Click Preview to show a preview of the file with the first rows.

Click Confirm to apply the settings. You can still modify them later if needed.

5. Filter rows

If you don't want to import all rows from the file, use filters to select which users to import. Only users that match the filter conditions will be imported. If no filters are set, all users in the file will be imported. For more information on how to use filters, see the Filters documentation.

6. Identity column

Select the column that uniquely identify each user in the file, and if available, the column that contains the user's update time. For this column, you can use the ISO 8601 format, a custom date format, or, for Excel files only, the native Excel date format.

Select Run incremental import if you want subsequent imports to include only the rows updated after the last import.

7. Transformation

The Transformation section allows you to harmonize the file schema with your Customer Model schema. You can choose between Visual Mapping or advanced transformations using JavaScript or Python.

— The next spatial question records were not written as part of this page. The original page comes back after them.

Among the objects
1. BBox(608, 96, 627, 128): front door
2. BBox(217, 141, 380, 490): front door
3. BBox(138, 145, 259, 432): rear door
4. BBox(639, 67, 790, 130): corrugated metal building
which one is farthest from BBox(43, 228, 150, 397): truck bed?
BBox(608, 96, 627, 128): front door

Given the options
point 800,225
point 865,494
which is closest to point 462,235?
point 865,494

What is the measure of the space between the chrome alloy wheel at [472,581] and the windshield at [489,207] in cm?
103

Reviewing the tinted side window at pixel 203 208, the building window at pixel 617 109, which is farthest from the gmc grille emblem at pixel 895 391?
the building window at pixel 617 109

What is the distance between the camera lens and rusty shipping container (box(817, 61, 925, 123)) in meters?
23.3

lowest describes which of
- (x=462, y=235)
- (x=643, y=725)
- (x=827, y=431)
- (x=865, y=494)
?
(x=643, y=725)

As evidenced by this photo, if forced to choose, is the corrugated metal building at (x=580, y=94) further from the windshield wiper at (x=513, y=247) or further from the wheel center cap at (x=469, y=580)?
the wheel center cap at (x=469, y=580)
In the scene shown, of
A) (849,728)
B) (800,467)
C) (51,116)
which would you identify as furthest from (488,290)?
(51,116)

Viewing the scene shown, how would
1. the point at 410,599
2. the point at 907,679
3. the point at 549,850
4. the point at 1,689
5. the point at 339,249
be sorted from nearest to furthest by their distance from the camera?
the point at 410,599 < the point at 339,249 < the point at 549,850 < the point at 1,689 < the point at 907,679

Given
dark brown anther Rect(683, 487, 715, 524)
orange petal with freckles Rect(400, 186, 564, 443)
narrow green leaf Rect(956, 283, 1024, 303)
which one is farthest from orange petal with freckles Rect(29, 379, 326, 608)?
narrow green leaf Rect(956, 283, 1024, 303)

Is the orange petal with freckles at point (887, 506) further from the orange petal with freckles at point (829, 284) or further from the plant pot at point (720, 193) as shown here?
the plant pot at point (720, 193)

Its purpose is to assign values from the file to the properties of the Customer Model. You have full control over which properties to map, assigning only those that matter to your business context while leaving others unassigned when no corresponding values exist.

For complete details on how transformations work for harmonization, see how to harmonize data.

8. Save your changes

When you're done, click Add (or Save if you're editing an existing pipeline).

For a single storage connection, you can also create multiple pipelines to import different files from that storage, each with its own set of users.

Pipelines

Once saved, the new pipeline appears in the pipelines list for S3. From here, you can monitor imports, adjust filters, and manage transformations. Each pipeline defines how and when users flow from S3 into your warehouse.

For a single S3 connection, you can also create multiple pipelines to import different files.

Column	Description
Pipeline	Name and description of the pipeline.
Filters	Conditions used to select which users are imported. If not set, all users are imported.
Enable	Switch to activate or deactivate the pipeline. When disabled, the pipeline will not run, even if a schedule is defined.
Run now	Run the import immediately, one time only. Available only when the pipeline is enabled.
Schedule	Frequency of automatic imports. You can also run the import manually at any time.
Manage	Edit settings such as filter, identity column, and transformation.
⋮ (More)	Additional options, such as deleting the pipeline.